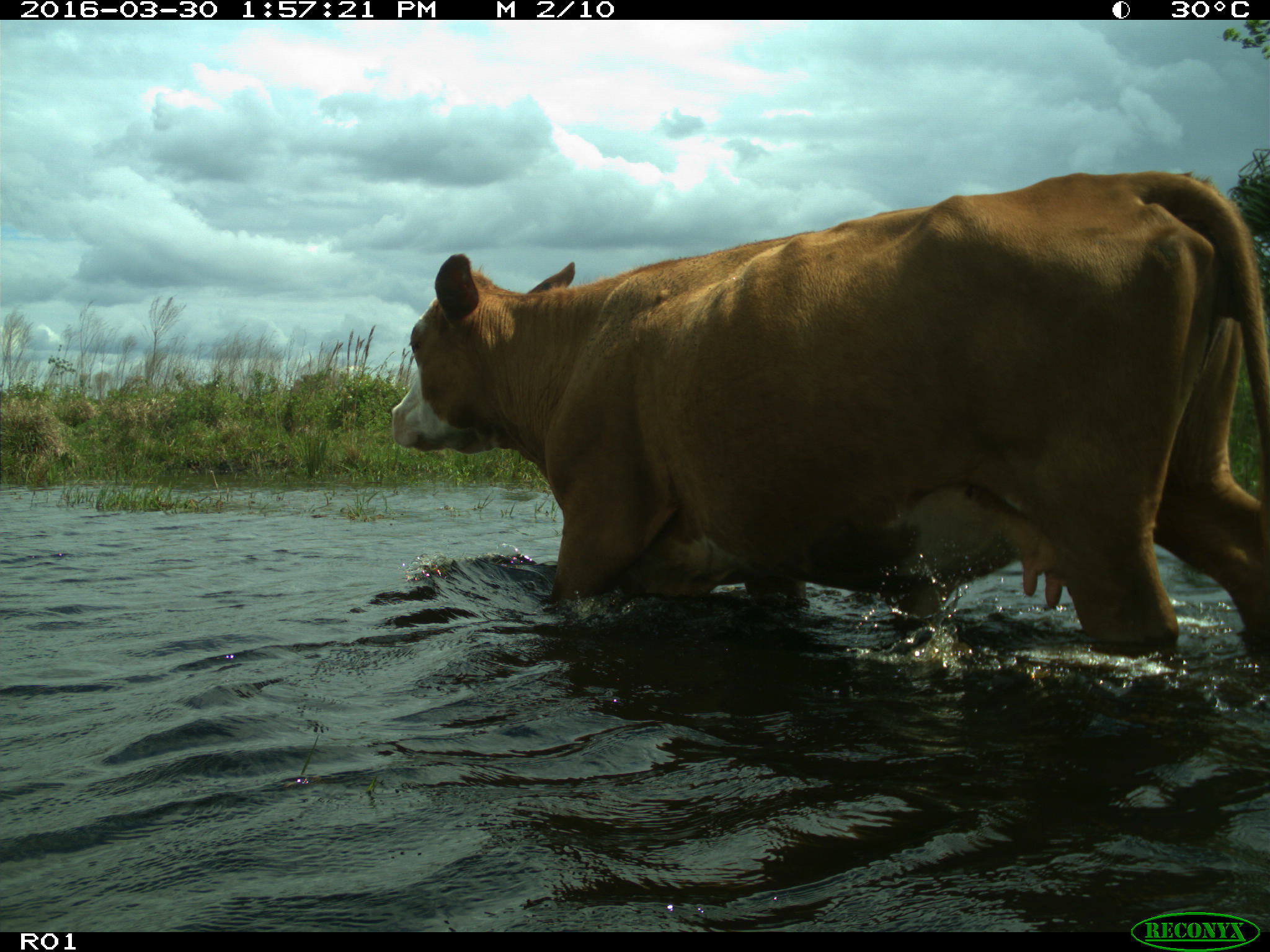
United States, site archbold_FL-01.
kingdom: Animalia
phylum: Chordata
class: Mammalia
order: Artiodactyla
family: Bovidae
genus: Bos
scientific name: Bos taurus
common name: domestic cow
Bos taurus (domestic cow).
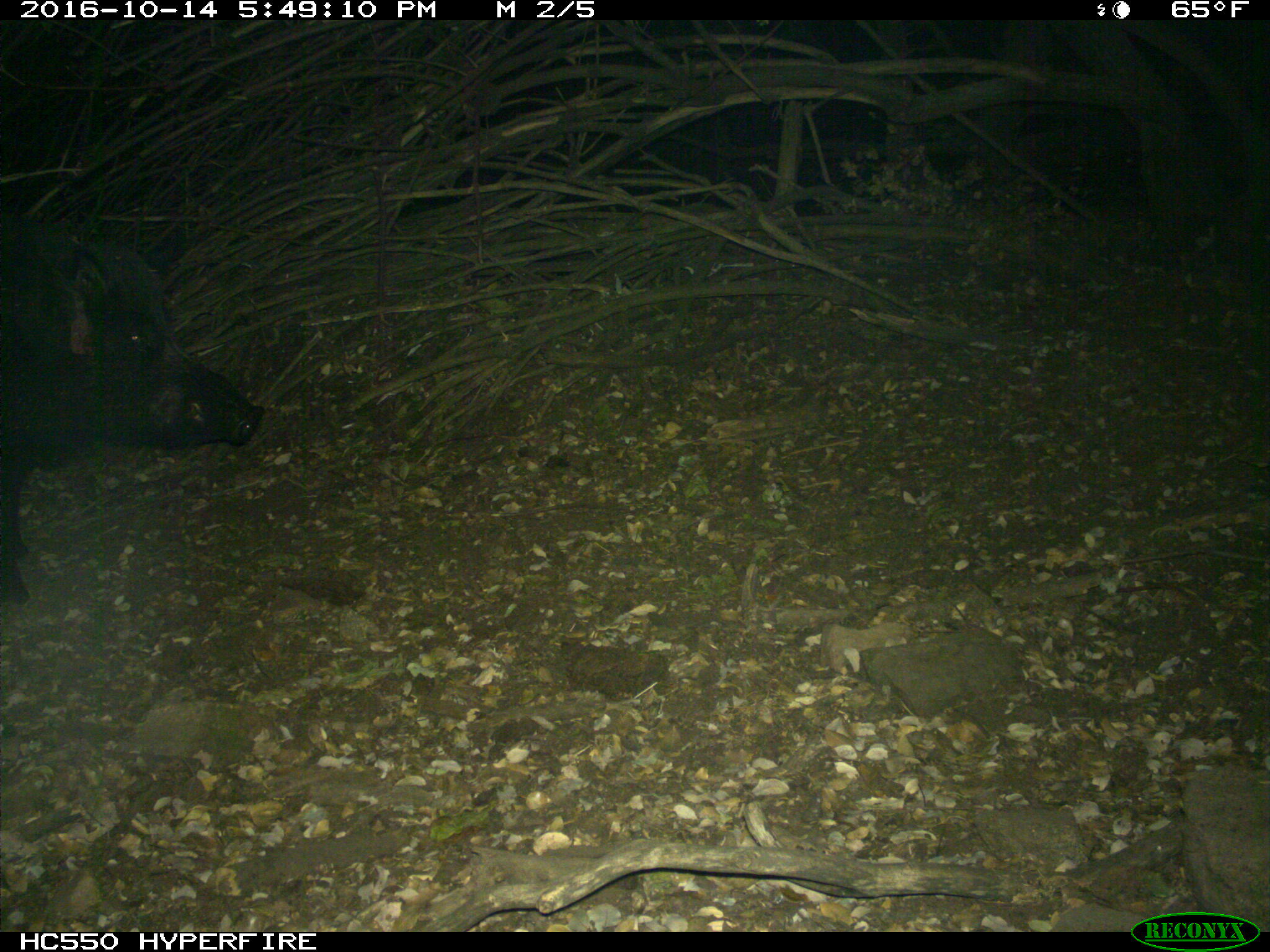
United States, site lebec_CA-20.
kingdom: Animalia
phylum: Chordata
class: Mammalia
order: Artiodactyla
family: Suidae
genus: Sus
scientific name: Sus scrofa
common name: wild boar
Sus scrofa (wild boar).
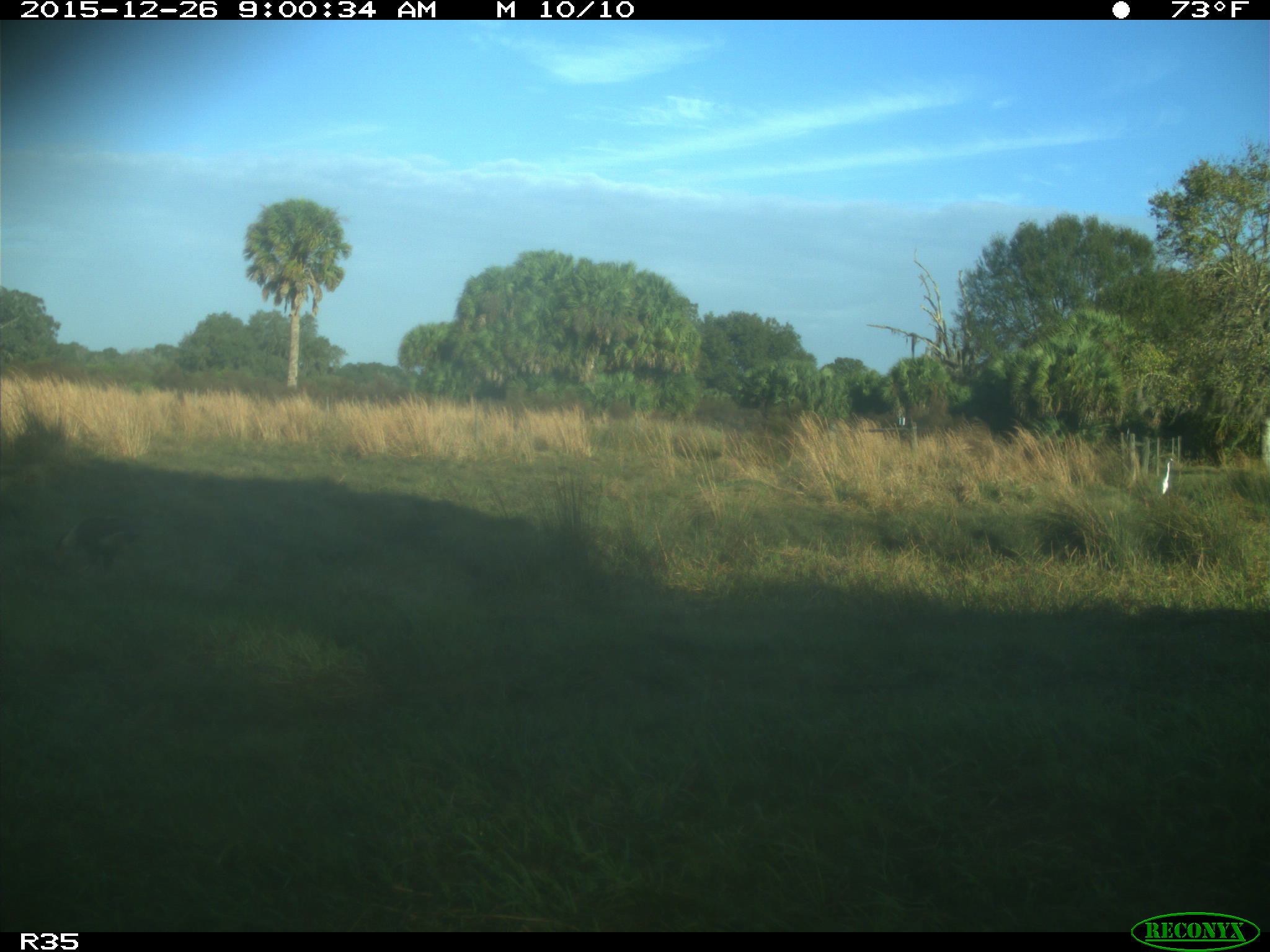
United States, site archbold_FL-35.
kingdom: Animalia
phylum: Chordata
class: Aves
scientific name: Aves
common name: birds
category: unidentified bird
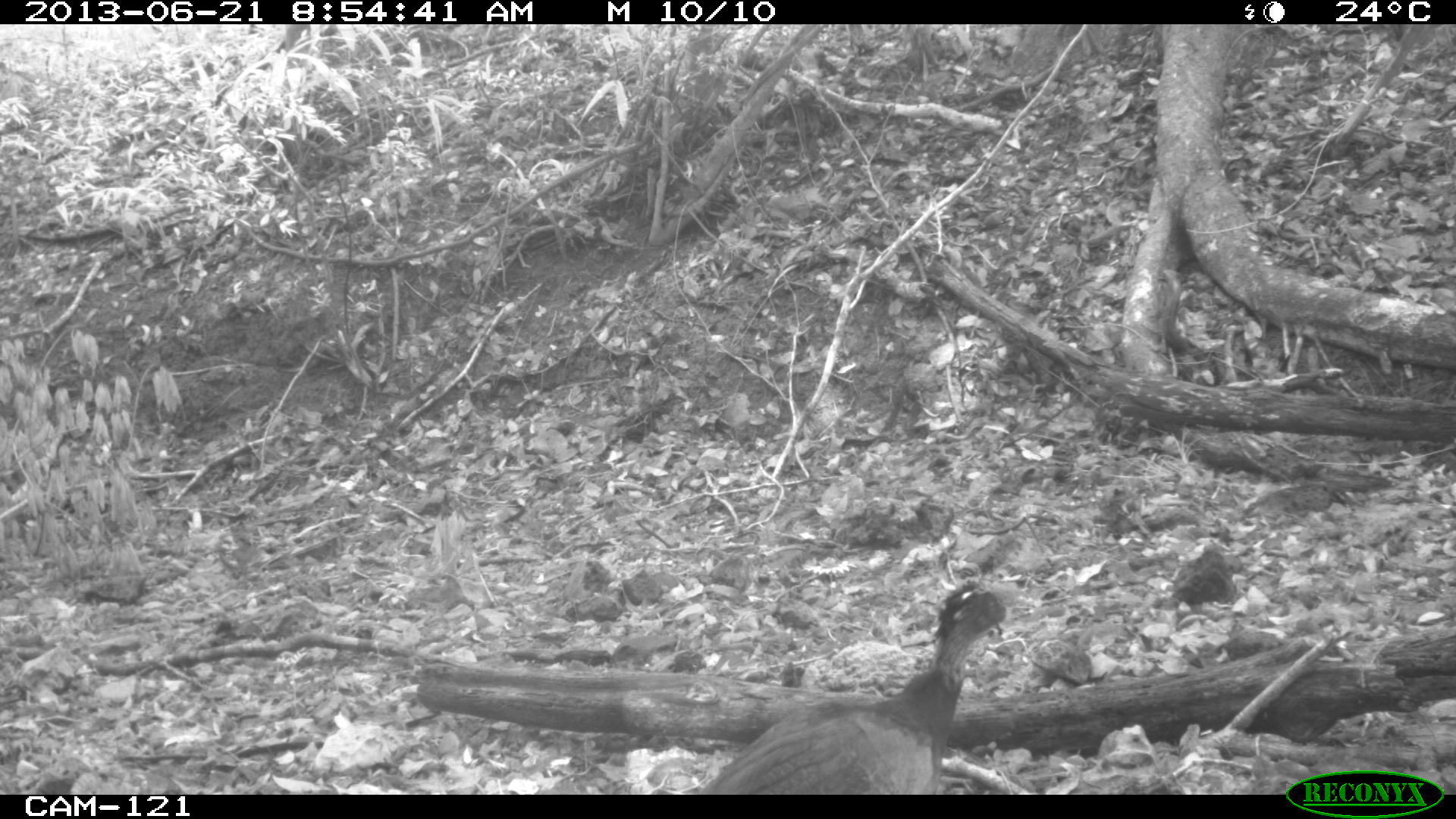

※ ※ ※

REQUIREMENT:
When a line among the entries above contains "States", copy it.

RESPONSE TO THIS TASK:
United States, site archbold_FL-01.
United States, site lebec_CA-20.
United States, site archbold_FL-35.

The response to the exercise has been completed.